DIRECTIVE: Write out the records below once more, exactly as they stand.
================================
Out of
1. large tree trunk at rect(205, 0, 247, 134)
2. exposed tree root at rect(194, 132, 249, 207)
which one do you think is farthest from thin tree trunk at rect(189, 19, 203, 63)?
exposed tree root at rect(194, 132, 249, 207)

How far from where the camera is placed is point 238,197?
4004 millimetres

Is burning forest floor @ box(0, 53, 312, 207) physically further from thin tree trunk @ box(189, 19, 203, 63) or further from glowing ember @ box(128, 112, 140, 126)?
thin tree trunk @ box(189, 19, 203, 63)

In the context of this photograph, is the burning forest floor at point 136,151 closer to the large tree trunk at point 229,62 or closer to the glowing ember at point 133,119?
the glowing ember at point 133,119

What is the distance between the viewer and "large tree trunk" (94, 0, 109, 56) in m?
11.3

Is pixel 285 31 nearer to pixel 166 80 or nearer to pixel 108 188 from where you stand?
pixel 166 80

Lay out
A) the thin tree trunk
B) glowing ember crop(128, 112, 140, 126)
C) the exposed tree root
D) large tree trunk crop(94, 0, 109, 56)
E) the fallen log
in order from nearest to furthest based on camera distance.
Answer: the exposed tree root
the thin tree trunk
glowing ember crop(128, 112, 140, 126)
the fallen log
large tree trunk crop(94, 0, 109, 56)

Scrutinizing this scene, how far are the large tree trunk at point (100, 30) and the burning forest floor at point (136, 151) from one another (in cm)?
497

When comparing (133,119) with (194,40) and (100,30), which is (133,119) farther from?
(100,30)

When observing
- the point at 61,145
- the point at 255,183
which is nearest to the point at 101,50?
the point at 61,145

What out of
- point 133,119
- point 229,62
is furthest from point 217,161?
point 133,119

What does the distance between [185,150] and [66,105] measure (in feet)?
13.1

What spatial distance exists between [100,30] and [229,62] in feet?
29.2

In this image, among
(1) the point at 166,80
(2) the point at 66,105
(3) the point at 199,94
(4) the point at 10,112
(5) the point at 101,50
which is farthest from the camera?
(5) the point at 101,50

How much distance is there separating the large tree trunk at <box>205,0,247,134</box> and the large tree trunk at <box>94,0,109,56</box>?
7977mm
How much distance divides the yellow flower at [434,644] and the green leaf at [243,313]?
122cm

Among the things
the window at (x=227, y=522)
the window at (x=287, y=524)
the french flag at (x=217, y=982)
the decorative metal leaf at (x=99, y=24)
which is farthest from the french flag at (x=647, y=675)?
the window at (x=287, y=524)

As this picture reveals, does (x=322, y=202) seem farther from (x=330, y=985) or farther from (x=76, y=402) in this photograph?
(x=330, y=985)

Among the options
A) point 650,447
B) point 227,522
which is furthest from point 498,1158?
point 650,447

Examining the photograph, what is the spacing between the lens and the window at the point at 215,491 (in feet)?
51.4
================================
OUTPUT OF THE TASK:
Out of
1. large tree trunk at rect(205, 0, 247, 134)
2. exposed tree root at rect(194, 132, 249, 207)
which one do you think is farthest from thin tree trunk at rect(189, 19, 203, 63)?
exposed tree root at rect(194, 132, 249, 207)

How far from where the camera is placed is point 238,197?
4004 millimetres

Is burning forest floor @ box(0, 53, 312, 207) physically further from thin tree trunk @ box(189, 19, 203, 63) or further from glowing ember @ box(128, 112, 140, 126)?
thin tree trunk @ box(189, 19, 203, 63)

In the context of this photograph, is the burning forest floor at point 136,151 closer to the large tree trunk at point 229,62 or closer to the glowing ember at point 133,119?
the glowing ember at point 133,119

What is the distance between the viewer and "large tree trunk" (94, 0, 109, 56) in m?
11.3

Is pixel 285 31 nearer to pixel 166 80 or nearer to pixel 108 188 from where you stand?
pixel 166 80

Lay out
A) the thin tree trunk
B) glowing ember crop(128, 112, 140, 126)
C) the exposed tree root
D) large tree trunk crop(94, 0, 109, 56)
E) the fallen log
in order from nearest to furthest based on camera distance.
Answer: the exposed tree root
the thin tree trunk
glowing ember crop(128, 112, 140, 126)
the fallen log
large tree trunk crop(94, 0, 109, 56)

Scrutinizing this scene, how far are the large tree trunk at point (100, 30) and the burning forest floor at point (136, 151) from one another (in cm)?
497

When comparing (133,119) with (194,40) and (100,30), which is (133,119) farther from?
(100,30)

When observing
- the point at 61,145
- the point at 255,183
which is nearest to the point at 101,50?
the point at 61,145

What out of
- point 133,119
- point 229,62
is furthest from point 217,161?
point 133,119

What does the distance between [185,150] and [66,105] measure (in feet)?
13.1

What spatial distance exists between [100,30] and [229,62] in feet?
29.2

In this image, among
(1) the point at 166,80
(2) the point at 66,105
(3) the point at 199,94
(4) the point at 10,112
(5) the point at 101,50
which is farthest from the camera?
(5) the point at 101,50

How much distance is there separating the large tree trunk at <box>205,0,247,134</box> and the large tree trunk at <box>94,0,109,56</box>?
7977mm
How much distance divides the yellow flower at [434,644] and the green leaf at [243,313]?
122cm

Among the things
the window at (x=227, y=522)
the window at (x=287, y=524)
the french flag at (x=217, y=982)
the decorative metal leaf at (x=99, y=24)
which is farthest from the french flag at (x=647, y=675)?
the window at (x=287, y=524)

As this picture reveals, does (x=322, y=202) seem farther from (x=330, y=985) or farther from (x=76, y=402) in this photograph?
(x=330, y=985)

Among the options
A) point 650,447
B) point 227,522
which is furthest from point 498,1158?
point 650,447

Examining the photograph, what is the spacing between the lens and the window at the point at 215,491 (in feet)?
51.4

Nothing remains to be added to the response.